If life did not arise naturally by chance then by what other mechanism could it have arisen? Popper was right on quite a lot of things but his statement that Darwinism is not a testable is a forerunner to ID.
Same with irreducible complexity – which Michael Behe relied on in the Dover case. The science for it, he acknowledged, was on a par with astrology. His position was comprehensively refuted in the court. Barbara Forrests book Creationism’s Trojan Horse is an excellent exposition of the critique of the Behe perspective. Ken Miller refutes the irreducible complexity case easily. But there are so many evolutionists who have destroyed the Discover Institute’s irreducible complexity, that it seems quirky to select just one.
Neither Chalmers nor Philip Goff have made a serious dent on the scientific case. I think Dennett dealt quite well with Chalmers, and I half suspected from listening to Goff that he was really searching for a way to introduce religion into science. Since his conversion to Christianity last year, I have felt that suspicion firmed up. In his exchange with Sean Carroll, it seemed he laboured to make his point.
Penrose did not have his finest moment when he collaborated with Stuart Hameroff on the issue of consciousness residing in microtubelets. Unlike Goff, who was on a religious journey, Penrose was not and his experience in the world of science means he cannot be taken lightly. He is a serious scientific thinker, maybe on a par with Einstein. But he refused to go anywhere near as far as Hameroff.
Given that science has not yet satisfactorily explained consciousness Penrose has a point that it might have to move to new regions of science. The crucial point is that he wants this to be a scientific journey not an expedition into the supernatural. Panpsychism hardly fits into that.
Brian Greene, in my view, summed it up perfectly when he said all you are is a bag of particles acting out the laws of physics
I don’t think science tries to prove that there is no non-empirical reality. Much as it does not try to disprove the existence of God. It looks at the empirical physical evidence not the non-empirical metaphysical claims. It treats them much as it treats theology. And I think it should remain that way.
In sum the above article is that idealism (in the Hegelian sense) created matter. I see it the other way around. Matter creates ideas and consciousness. How that is done is beyond what little scientific knowledge I have.

# [Brief 1]
Count the rows below that contain the word "results", and give only that number.

# [Data lines]
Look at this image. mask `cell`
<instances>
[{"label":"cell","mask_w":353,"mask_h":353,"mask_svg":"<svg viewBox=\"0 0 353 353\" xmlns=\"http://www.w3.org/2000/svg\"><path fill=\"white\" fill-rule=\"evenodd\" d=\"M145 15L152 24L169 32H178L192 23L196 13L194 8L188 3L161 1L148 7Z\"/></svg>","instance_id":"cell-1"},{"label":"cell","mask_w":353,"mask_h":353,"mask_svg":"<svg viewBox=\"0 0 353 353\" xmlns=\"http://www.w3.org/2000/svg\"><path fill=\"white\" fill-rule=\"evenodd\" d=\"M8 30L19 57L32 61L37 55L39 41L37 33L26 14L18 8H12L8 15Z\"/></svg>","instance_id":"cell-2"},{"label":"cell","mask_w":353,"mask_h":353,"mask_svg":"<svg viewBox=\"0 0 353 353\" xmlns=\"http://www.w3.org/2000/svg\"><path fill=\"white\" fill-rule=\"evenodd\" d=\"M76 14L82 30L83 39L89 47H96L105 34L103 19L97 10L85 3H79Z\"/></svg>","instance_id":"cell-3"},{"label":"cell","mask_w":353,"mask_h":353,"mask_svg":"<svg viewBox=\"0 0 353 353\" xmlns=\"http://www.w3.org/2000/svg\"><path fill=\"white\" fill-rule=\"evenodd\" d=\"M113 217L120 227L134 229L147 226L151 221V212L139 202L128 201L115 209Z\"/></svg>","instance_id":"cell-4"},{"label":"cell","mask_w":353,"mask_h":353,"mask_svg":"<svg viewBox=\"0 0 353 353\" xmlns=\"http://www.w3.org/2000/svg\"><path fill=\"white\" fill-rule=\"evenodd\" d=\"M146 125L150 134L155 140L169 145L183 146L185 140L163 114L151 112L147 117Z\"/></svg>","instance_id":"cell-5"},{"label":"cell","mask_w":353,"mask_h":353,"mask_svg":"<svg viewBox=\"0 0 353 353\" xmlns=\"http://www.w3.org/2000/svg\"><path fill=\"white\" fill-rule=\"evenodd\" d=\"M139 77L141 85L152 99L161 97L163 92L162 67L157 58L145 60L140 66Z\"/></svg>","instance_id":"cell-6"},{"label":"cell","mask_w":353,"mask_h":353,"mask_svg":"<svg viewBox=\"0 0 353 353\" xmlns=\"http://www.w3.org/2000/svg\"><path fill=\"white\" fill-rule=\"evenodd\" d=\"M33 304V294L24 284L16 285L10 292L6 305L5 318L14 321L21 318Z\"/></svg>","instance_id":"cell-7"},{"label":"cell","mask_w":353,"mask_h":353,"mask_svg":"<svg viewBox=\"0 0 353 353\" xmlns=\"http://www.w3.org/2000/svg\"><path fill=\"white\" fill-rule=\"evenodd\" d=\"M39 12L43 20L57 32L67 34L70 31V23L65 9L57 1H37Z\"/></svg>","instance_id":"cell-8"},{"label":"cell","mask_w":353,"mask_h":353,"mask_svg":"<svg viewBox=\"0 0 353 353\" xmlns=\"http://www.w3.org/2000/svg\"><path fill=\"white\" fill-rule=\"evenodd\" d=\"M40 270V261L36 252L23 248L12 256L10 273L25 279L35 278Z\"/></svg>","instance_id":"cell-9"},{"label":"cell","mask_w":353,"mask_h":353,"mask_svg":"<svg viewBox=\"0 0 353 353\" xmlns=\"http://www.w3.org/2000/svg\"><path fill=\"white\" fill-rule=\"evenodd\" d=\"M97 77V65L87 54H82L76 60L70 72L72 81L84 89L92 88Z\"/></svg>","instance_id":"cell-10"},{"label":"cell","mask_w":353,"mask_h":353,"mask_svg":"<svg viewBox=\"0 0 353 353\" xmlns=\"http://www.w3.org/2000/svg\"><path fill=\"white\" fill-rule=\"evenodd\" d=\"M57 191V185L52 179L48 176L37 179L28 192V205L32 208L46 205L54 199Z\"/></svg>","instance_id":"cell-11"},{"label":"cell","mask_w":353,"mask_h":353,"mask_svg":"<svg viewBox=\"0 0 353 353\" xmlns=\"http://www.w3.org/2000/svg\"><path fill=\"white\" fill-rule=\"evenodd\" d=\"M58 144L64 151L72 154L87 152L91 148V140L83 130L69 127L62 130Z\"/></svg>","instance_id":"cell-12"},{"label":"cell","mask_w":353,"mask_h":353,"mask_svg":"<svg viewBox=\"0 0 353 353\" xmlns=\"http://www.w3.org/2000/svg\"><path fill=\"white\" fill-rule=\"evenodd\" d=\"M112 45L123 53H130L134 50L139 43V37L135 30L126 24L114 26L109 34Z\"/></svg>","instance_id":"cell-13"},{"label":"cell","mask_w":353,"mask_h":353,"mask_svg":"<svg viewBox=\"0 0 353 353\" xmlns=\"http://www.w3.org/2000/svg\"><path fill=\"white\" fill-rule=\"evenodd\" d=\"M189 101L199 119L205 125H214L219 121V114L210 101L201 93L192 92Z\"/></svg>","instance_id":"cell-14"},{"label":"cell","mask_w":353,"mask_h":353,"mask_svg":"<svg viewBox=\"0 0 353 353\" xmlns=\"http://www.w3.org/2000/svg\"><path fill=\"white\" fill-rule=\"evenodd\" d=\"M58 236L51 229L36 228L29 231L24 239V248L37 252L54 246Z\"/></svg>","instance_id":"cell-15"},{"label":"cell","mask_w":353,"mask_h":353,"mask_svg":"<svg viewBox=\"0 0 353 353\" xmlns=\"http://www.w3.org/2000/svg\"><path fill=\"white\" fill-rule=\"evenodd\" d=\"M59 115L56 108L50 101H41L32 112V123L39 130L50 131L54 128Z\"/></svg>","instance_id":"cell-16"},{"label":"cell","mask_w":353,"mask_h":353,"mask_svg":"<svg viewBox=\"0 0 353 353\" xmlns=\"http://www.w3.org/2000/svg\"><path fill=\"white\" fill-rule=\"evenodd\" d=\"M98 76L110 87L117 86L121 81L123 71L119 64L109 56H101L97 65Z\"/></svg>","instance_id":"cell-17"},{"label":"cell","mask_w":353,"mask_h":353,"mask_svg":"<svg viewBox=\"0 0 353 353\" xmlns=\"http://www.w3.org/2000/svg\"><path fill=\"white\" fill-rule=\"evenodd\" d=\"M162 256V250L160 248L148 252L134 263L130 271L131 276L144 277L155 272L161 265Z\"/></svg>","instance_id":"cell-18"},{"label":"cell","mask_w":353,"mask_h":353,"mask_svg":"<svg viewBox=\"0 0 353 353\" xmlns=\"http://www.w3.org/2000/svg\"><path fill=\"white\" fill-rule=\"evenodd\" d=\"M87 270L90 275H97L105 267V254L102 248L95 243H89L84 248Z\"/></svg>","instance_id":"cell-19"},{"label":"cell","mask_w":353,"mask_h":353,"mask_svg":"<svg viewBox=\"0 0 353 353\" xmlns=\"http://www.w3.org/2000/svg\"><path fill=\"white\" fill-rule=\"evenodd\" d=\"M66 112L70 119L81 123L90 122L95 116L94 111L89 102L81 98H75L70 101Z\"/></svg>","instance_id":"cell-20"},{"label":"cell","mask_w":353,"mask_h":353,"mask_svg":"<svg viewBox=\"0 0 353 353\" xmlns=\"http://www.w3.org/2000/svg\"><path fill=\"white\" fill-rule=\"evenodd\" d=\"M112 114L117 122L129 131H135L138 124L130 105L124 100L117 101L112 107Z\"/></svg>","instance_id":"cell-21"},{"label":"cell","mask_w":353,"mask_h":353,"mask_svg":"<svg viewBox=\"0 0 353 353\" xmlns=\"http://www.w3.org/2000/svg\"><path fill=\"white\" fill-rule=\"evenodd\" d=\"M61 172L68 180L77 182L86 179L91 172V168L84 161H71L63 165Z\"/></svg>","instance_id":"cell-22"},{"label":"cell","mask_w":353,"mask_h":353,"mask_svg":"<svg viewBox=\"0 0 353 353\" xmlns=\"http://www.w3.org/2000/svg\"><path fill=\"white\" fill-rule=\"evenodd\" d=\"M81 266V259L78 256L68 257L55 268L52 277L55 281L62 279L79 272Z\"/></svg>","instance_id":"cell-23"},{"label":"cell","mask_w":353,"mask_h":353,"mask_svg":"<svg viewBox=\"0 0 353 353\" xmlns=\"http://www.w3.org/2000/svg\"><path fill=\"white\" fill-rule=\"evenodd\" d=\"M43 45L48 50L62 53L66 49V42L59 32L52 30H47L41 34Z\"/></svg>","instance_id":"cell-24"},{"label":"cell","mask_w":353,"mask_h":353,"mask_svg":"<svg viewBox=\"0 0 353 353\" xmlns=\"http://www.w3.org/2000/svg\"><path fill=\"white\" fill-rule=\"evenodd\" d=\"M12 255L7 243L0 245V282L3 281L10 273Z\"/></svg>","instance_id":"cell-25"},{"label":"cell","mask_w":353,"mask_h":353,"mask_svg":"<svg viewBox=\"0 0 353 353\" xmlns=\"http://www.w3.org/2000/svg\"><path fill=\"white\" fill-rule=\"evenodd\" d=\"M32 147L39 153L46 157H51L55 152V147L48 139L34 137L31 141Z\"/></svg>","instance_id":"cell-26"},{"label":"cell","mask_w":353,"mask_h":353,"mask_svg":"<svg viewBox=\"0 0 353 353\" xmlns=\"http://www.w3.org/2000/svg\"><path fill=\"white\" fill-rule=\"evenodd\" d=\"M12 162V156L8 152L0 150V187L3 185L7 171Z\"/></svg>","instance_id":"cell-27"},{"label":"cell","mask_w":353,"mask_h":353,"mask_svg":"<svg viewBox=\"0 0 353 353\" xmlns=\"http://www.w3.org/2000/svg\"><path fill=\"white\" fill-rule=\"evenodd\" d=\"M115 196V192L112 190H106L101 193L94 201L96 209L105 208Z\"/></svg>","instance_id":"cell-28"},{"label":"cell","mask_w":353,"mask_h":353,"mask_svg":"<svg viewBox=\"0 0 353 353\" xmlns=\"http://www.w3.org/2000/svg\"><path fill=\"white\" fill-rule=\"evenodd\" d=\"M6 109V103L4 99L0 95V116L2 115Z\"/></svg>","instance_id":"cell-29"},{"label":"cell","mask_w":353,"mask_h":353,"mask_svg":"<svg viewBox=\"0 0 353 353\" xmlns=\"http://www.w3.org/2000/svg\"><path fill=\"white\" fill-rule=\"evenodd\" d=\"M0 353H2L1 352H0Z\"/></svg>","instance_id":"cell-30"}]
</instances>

==

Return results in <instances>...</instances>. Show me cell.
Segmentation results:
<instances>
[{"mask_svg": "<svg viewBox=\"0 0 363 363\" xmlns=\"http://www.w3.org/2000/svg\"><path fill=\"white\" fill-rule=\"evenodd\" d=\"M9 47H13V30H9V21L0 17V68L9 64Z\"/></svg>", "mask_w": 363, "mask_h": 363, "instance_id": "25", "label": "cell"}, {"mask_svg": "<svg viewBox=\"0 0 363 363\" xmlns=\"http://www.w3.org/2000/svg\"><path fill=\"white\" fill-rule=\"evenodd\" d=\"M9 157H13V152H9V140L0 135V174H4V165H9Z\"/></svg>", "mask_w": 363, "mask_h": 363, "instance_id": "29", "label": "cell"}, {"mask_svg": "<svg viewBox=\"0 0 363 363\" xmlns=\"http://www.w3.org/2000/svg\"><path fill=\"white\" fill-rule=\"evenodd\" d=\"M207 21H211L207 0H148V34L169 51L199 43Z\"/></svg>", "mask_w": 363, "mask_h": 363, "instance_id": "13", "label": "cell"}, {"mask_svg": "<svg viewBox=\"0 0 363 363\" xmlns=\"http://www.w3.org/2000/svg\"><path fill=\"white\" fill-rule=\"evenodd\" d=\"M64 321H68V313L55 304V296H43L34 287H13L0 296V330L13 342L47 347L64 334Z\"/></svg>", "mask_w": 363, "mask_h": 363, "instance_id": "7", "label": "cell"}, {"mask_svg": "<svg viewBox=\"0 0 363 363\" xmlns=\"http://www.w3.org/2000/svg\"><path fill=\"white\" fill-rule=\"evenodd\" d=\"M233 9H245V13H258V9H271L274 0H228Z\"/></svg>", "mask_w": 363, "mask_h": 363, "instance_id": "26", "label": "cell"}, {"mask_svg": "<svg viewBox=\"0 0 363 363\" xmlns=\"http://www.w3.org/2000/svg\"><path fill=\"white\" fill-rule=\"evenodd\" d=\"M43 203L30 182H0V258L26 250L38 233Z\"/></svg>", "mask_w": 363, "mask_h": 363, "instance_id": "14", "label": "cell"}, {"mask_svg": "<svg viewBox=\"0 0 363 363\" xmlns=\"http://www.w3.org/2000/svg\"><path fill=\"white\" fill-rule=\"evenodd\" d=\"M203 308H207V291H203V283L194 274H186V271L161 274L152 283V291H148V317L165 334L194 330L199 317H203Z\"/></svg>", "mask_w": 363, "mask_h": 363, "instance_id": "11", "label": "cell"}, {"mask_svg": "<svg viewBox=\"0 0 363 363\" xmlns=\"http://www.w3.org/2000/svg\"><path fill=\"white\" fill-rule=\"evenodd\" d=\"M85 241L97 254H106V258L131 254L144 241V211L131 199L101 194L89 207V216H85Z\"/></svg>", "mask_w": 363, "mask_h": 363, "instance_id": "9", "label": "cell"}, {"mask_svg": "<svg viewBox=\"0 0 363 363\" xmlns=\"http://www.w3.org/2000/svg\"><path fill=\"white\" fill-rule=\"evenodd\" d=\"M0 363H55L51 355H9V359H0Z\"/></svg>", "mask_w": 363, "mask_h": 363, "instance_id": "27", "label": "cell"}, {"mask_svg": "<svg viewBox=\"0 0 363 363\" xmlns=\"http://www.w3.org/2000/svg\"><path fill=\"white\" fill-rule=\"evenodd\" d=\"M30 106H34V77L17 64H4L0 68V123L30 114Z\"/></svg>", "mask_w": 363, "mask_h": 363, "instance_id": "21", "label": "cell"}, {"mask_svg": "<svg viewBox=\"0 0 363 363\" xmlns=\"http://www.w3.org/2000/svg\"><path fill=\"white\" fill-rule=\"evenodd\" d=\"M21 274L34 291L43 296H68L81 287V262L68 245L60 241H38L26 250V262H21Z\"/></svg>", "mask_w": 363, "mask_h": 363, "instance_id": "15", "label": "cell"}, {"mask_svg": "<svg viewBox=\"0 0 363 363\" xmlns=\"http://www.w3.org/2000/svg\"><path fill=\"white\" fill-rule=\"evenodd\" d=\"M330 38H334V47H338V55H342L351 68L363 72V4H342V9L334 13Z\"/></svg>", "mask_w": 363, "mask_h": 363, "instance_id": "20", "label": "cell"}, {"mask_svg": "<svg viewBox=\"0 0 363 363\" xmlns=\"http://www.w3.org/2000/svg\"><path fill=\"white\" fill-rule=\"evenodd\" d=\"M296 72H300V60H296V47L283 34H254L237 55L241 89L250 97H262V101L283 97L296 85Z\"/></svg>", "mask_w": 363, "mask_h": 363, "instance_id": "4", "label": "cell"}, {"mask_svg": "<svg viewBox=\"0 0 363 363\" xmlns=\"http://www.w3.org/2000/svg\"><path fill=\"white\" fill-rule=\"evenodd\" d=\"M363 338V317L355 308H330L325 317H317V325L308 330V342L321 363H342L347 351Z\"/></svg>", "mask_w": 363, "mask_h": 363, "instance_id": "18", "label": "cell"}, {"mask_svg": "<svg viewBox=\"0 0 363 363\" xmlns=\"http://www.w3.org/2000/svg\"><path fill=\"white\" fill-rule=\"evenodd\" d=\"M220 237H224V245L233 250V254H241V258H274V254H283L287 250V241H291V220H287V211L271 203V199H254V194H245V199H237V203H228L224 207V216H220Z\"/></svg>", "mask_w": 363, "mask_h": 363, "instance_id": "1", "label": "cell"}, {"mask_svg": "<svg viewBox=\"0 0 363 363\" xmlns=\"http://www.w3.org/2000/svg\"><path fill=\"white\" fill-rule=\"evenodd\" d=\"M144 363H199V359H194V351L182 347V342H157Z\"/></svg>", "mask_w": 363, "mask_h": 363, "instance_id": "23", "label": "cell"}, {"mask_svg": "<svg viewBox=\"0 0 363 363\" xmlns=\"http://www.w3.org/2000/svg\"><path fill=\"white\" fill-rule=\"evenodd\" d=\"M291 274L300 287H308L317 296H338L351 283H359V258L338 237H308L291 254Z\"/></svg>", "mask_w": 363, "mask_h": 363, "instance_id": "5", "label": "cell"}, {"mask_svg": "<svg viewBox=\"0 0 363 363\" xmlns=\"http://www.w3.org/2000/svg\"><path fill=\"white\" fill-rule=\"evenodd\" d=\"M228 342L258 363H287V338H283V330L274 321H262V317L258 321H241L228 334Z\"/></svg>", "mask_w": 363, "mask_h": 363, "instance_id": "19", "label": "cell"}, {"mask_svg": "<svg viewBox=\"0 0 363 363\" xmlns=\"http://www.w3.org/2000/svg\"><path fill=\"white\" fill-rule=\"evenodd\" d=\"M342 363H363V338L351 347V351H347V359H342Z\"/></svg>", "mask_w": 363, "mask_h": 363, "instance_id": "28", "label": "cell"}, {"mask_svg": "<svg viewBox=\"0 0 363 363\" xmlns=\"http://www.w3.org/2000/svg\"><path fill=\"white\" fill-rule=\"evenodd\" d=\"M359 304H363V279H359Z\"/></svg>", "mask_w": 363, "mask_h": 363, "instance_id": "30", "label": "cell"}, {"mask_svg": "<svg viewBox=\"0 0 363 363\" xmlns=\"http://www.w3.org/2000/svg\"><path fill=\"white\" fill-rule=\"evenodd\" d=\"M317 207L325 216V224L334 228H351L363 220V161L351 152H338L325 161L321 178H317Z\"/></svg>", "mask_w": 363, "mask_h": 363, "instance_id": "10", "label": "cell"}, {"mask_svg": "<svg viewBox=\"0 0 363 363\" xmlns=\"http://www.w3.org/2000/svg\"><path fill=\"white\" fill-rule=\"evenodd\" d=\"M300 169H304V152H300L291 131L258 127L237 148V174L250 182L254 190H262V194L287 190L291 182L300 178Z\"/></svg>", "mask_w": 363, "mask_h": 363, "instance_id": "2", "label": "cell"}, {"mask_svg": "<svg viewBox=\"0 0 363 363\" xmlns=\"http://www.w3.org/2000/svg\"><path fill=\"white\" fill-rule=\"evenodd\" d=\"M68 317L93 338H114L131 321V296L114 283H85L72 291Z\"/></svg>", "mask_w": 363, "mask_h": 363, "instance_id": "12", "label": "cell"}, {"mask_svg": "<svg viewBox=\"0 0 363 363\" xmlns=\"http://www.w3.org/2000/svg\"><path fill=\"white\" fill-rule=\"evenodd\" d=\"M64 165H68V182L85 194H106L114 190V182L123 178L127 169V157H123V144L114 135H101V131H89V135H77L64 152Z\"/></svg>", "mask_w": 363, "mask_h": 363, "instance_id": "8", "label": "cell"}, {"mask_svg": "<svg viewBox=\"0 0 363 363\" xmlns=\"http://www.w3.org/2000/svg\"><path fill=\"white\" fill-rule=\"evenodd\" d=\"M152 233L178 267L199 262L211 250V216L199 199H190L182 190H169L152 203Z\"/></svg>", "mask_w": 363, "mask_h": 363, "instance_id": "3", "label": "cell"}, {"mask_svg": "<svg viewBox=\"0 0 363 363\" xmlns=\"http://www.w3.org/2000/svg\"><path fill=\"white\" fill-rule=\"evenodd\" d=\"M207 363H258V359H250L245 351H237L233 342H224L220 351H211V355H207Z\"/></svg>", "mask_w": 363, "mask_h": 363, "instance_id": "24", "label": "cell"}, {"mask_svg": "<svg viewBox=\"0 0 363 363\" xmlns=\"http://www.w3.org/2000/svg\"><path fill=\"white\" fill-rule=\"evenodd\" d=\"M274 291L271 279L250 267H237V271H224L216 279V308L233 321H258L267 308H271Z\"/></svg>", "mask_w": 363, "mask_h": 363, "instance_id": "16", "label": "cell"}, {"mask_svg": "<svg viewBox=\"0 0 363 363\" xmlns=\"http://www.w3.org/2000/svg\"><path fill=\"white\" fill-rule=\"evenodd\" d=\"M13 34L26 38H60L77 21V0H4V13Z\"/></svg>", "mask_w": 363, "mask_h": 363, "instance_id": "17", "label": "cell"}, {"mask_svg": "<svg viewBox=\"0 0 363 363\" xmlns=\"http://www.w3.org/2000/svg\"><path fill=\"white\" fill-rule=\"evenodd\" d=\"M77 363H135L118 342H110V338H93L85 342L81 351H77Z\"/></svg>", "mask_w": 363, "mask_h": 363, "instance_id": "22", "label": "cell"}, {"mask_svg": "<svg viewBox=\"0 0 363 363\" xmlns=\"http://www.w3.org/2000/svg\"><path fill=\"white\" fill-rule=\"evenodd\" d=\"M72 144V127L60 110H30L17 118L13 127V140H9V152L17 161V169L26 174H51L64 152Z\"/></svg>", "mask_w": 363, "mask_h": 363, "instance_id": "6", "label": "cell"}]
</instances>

# [Brief 2]
Repeat word for word the part of the passage on science and consciousness above starting with "In sum the above" and going on through "knowledge I have.".

# [Written response 1]
2

# [Written response 2]
In sum the above article is that idealism (in the Hegelian sense) created matter. I see it the other way around. Matter creates ideas and consciousness. How that is done is beyond what little scientific knowledge I have.